Accurately predicting the future would be an important milestone in the capabilities of artificial intelligence. However, research on the ability of large language models to provide probabilistic predictions about future events remains nascent. To empirically test this ability, we enrolled OpenAI's state-of-the-art large language model, GPT-4, in a three-month forecasting tournament hosted on the Metaculus platform. The tournament, running from July to October 2023, attracted 843 participants and covered diverse topics including Big Tech, U.S. politics, viral outbreaks, and the Ukraine conflict. Focusing on binary forecasts, we show that GPT-4's probabilistic forecasts are significantly less accurate than the median human-crowd forecasts. We find that GPT-4's forecasts did not significantly differ from the no-information forecasting strategy of assigning a 50% probability to every question. We explore a potential explanation, that GPT-4 might be predisposed to predict probabilities close to the midpoint of the scale, but our data do not support this hypothesis. Overall, we find that GPT-4 significantly underperforms in real-world predictive tasks compared to median human-crowd forecasts. A potential explanation for this underperformance is that in real-world forecasting tournaments, the true answers are genuinely unknown at the time of prediction; unlike in other benchmark tasks like professional exams or time series forecasting, where strong performance may at least partly be due to the answers being memorized from the training data. This makes real-world forecasting tournaments an ideal environment for testing the generalized reasoning and prediction capabilities of artificial intelligence going forward.

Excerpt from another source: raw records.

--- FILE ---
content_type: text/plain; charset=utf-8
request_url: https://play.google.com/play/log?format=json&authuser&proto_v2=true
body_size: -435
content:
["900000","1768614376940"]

翻译：准确预测未来将是人工智能能力的一个重要里程碑。然而，关于大型语言模型对未来事件提供概率预测能力的研究仍处于起步阶段。为实证检验这一能力，我们让OpenAI最先进的大型语言模型GPT-4参与了Metaculus平台上为期三个月的预测竞赛。该竞赛于2023年7月至10月举行，吸引了843名参与者，涵盖了大科技、美国政治、病毒疫情和乌克兰冲突等多个主题。聚焦于二元预测问题，我们发现GPT-4的概率预测准确性显著低于人类群体预测的中位数。我们还发现GPT-4的预测与将每个问题赋值为50%概率的无信息预测策略没有显著差异。我们探讨了一种可能的解释——GPT-4可能倾向于预测接近标度中点的概率，但数据不支持这一假设。总体而言，我们发现GPT-4在现实世界预测任务中的表现显著低于人类群体预测的中位数。这一表现不佳的一个潜在解释是，在现实世界预测竞赛中，真实答案在预测时是未知的；这不同于专业考试或时间序列预测等其他基准任务，在这些任务中，强表现至少部分可能源于从训练数据中记忆答案。这使得现实世界预测竞赛成为未来测试人工智能泛化推理和预测能力的理想环境。